An elevator is descending with uniform acceleration. In order to measure the acceleration, a person in the elevator drops a stone just when the elevator starts. The stone is 6 feet above the floor of the elevator when it is dropped. It is seen by the person that the stone strikes the floor of the elevator in 1 second.

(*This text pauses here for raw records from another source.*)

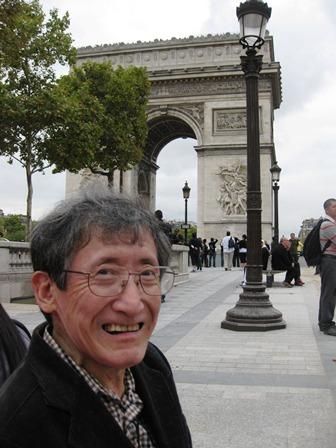 凱旋門では、中国からの観光客が多いのに驚きました。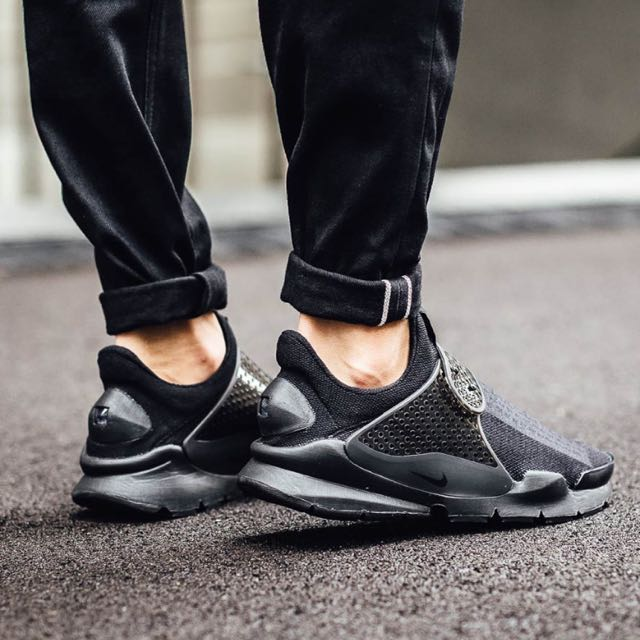 newest collection d5ea0 84265 Nike Sock Dart Triple Black, Men's Fashion, Footwear on Carousell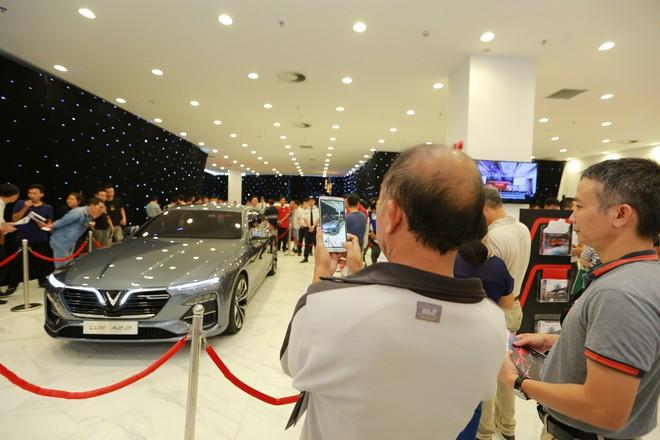 """Giới showbiz cũng """"rộn ràng"""" vì xe VinFast: Sao nam """"mê mệt"""" SUV Lux SA 2.0, sao nữ """"rước"""" bằng được Klara về nhà - Ảnh 1."""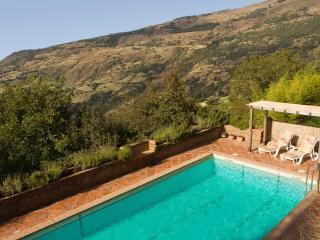 Cortijo Cañada del Reguero, mountain retreat - Capileira vacation rentals
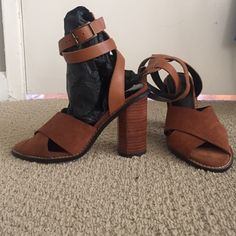 The perfect summer sandal heel MNG brown suede sandal with wooden heel. Perfect with summer dresses, white pants and more! Never worn! Mango Shoes Heels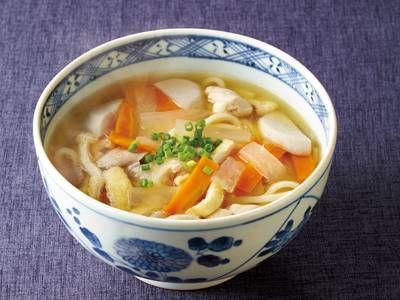 浜崎 典子さんの生うどん,鶏もも肉を使った「しっぽくうどん」のレシピページです。【郷土料理 香川県】根菜や鶏肉を、煮干しだしのつゆで煮た体の芯から温まるうどんです。 材料: 生うどん、鶏もも肉、大根、にんじん、油揚げ、里芋、煮干しだし、A、細ねぎ、七味とうがらし、塩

What can you say about the acceleration of the elevator ? |
$20 ft/s^2$ $372 ft/s^2$ $215 ft/s^2$ $37.2 ft/s^2$ |
$20 ft/s^2$ |
Acceleration of the elevator : $a$ Acceleration of the stone w.r.t. the ground : $g$ Acceleration of the stone w.t.t. the elevator : $a_{stone/elevator}$ $a_{stone/elevator} = g - a$ = $9.8 m/s^2 - a$ = $32 ft/s^2 - a \text{ ... [9.8 m/s^2 = 32 ft/s^2]} $ Displacement : s = 6 ft Time taken : t = 1 Initial velocity : u = 0 $\text{ Using} : S = ut + \frac{1}{2} at^2$ $6 = 0*1 + \frac{1}{2}(32-a)*1^2$ $6 = \frac{1}{2}(32-a)$ $a = 20 ft/s^2$ |